Fusion: 5/1/07 - 6/1/07

Tuesday, May 22, 2007

Shifting Sands

My life has been literally a roller coaster ride for the past few months. There are days that I feel ecstatic - missed heartbeats and all, and there are some where I wish my heart would stop beating, finally.

Within the last eight months, I experienced the most heart wrenching corporate experiences and the most mind wrecking decisions that I had to make in life. I feel that this is the time to tell my story. And it doesn't end where the period in this short essay would be..

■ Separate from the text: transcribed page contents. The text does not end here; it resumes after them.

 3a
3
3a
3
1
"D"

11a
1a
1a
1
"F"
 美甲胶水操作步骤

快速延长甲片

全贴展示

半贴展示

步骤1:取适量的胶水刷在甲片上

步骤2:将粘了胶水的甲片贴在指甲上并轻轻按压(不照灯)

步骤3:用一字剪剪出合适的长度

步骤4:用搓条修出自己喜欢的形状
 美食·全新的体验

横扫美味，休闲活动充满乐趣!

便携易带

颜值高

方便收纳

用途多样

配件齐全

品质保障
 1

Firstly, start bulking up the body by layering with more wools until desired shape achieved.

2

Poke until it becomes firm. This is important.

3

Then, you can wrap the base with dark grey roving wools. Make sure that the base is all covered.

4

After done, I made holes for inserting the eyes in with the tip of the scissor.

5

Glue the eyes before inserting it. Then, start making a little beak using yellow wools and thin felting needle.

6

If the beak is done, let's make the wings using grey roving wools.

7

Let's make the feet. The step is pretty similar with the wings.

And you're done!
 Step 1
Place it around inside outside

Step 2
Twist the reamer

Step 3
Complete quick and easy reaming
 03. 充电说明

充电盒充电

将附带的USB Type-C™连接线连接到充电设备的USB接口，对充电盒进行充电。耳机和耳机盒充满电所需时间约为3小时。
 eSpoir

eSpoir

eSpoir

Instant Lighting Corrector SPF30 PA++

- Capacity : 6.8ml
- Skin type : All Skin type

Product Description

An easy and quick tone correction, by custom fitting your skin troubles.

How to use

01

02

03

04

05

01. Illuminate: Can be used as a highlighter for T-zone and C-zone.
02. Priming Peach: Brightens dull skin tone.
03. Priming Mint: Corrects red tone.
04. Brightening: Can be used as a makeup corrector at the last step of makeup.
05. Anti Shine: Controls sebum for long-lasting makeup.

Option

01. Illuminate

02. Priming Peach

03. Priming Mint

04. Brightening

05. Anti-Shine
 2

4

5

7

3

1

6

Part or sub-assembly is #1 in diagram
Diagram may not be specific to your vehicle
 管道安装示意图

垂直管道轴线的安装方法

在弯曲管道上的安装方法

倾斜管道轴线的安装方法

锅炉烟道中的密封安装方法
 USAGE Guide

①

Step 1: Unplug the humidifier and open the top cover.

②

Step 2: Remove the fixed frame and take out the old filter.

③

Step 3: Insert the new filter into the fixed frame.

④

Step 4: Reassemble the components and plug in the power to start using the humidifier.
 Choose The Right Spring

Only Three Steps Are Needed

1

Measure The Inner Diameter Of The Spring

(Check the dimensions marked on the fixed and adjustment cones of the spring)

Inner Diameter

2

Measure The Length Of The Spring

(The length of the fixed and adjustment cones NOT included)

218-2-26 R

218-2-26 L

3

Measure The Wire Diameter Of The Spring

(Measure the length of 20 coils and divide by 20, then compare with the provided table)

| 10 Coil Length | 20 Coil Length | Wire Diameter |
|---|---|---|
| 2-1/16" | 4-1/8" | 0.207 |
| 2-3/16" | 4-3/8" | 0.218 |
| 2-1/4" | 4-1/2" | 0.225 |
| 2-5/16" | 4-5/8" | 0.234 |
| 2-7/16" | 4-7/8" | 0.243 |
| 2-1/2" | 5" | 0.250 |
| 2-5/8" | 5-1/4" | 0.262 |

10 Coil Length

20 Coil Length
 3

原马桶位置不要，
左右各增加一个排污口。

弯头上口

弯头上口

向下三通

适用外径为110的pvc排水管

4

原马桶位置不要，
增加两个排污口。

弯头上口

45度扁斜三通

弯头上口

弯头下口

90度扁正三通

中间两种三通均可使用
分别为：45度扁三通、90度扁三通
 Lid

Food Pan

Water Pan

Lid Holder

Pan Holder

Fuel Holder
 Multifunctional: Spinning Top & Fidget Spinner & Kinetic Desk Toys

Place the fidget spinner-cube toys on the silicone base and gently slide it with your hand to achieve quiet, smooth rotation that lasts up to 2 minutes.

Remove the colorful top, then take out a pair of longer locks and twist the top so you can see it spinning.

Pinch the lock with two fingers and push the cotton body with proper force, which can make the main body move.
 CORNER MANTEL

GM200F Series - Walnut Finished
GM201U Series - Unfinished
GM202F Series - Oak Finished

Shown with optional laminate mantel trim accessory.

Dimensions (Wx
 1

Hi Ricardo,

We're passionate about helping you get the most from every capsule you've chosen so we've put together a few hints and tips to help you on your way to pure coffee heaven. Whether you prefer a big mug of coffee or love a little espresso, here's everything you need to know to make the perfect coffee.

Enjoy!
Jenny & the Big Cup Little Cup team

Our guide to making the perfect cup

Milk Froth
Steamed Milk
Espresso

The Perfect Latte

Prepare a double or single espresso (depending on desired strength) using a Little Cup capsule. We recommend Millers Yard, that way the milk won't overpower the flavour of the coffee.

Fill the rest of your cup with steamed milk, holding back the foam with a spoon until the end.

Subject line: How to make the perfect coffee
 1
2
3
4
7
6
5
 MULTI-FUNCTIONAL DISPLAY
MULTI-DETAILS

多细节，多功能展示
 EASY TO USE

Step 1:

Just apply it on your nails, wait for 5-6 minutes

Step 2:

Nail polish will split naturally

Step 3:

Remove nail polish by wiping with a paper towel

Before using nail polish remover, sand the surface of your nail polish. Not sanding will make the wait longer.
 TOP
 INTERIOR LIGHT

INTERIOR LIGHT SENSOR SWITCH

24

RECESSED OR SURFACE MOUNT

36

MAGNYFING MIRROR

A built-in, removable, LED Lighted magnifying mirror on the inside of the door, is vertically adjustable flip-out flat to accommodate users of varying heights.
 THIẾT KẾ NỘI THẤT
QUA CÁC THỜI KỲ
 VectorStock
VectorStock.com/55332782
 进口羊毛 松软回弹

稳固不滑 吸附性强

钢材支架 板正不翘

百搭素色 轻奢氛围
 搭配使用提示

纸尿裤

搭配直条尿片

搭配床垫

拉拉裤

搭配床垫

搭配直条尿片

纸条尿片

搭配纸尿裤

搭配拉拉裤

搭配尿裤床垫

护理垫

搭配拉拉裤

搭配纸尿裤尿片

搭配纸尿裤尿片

I left home in September to chase my dreams. I left the comforts of our home to find a place in Manila where a promise of greener pasture was waiting. I followed my heart and my dreams. I took the job without hesitation and tried my best to make it on my own. I later found out that I jumped into a complete mess. The top executives of the company that I worked with had some disagreements with the person who took me in the company. She was axed from her post for an unknown reason and the same thing happened to me two weeks after.

And so I lost my 'dream job'. I was left to pay for a rent they promised to pay while I was employed with them. I signed a year contract to lease with the unit owner prior to my employment and I didn't know how to finish paying fifteen thousand per month when it was barely two months since I moved in. It was a total disaster.

With the help from friends who kept me sane during those most trying times, and from God who provided me enough strength to make it through, I was able to land another job. Not the job that I wanted but a salary good enough to make me pay my rent. I stayed there for two months before another break came by.

It was January this year where I was offered a position that I wanted and in line with my experience and knowledge. There were two opportunities to choose from and I chose the one where my friends were already working. The challenges were a plenty and tough but I faced them head on. I continue to face these challenges daily and wish that I'll be given more strength to face them. There are days that going to work becomes a drag but it's the need that motivates me to keep on going.

I stood alone for eight months without seeking financial help from my parents. I believe that I am mature enough to make decisions on my own and make it. I guess I am still at a learning curve. Some missed opportunities and some lost chances... but definitely not lost hope. I have faith in myself and ultimately to the one who's been with me althrought this journey.

I received a text message over the weekend which can summarize all the things that I have experienced so far and reminded me of the single most important thing that we humans tend to miss.. "if we have everything in life, would we still look up to heaven?"